### Extrait du document:
┏━━
M. Castex a aussi évoqué la Convention citoyenne sur le climat : « Le plan de relance intervient au moment où la Convention citoyenne pour le climat vient de rendre, au terme d’un remarquable travail, ses propositions. Elles vont désormais faire l’objet de travaux associant les groupes parlementaires, les partenaires sociaux et les administrations. Afin que, comme l’a annoncé le Président de la République, un projet de loi spécifique puisse être présenté à la concertation au début de l’automne. »

Enfin, d’ici la fin de l’année 2021, Jean Castex souhaite que tous les territoires « soient dotés de contrats de développement écologique avec des plans d’actions concrets, chiffrés, mesurables. » Même si le Premier ministre a reçu 345 voix favorables de députés lors du vote de confiance, ces quelques annonces n’ont pas convaincu tout le monde. Le groupe parlementaire Écologie démocratie solidarité a expliqué qu’il jugera « sur pièce » la politique du nouveau gouvernement, et la plupart de ses élus ont voté contre lors du vote de confiance.
┗━━
(Lignes de questions sur des scènes)
┏━━
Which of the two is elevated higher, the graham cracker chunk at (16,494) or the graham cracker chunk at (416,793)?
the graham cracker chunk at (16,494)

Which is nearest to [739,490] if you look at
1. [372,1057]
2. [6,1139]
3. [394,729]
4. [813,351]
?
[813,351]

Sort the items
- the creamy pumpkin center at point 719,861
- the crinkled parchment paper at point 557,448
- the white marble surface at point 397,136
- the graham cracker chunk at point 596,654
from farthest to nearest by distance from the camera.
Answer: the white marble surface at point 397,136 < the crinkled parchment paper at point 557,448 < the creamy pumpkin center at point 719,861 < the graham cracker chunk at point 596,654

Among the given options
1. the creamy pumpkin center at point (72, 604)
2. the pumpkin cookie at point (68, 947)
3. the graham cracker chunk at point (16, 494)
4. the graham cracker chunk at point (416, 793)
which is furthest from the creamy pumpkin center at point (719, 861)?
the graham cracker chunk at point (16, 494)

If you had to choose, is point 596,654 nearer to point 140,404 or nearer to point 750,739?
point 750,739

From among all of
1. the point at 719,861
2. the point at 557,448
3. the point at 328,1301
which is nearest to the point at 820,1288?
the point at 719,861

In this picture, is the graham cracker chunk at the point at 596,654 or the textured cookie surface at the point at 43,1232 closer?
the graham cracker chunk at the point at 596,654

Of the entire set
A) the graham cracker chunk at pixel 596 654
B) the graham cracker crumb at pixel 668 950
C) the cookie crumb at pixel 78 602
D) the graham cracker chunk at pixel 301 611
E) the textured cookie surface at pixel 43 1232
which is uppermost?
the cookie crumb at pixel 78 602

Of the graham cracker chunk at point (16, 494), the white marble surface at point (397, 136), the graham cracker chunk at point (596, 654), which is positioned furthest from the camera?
┗━━
### Court exercice A:
Traduisez en anglais cette phrase de l'extrait sur Jean Castex : “Le groupe parlementaire Écologie démocratie solidarité a expliqué qu’il jugera « sur pièce » la politique du nouveau gouvernement, et la plupart de ses élus ont voté contre lors du vote de confiance.”
### Court exercice B:
Poursuivez, s'il vous plaît, l'extrait sur Jean Castex en enchaînant après sa dernière phrase.

### Réponse rédigée A:
The Écologie démocratie solidarité parliamentary group explained that it will judge the new government's policy "on the evidence," and most of its members voted against it in the confidence vote.

### Réponse rédigée B:
« Comment faire confiance à Jean Castex quand le premier texte voté par la majorité parlementaire sous sa conduite, à savoir le troisième projet de loi de finances rectificative a consisté à attribuer 15 milliards d’euros pour l’aérien et 8 milliards pour l’automobile, sans contreparties climatiques, en dépit des recommandations de la Convention comme du Haut Conseil pour le climat ? a critiqué Clément Sénéchal, porte-parole politiques climatiques pour Greenpeace France dans un communiqué. Dans la continuité de ces trois dernières années, le nouveau contrat de gouvernement semble davantage noué avec les lobbies industriels et financiers qu’avec les citoyen-es. »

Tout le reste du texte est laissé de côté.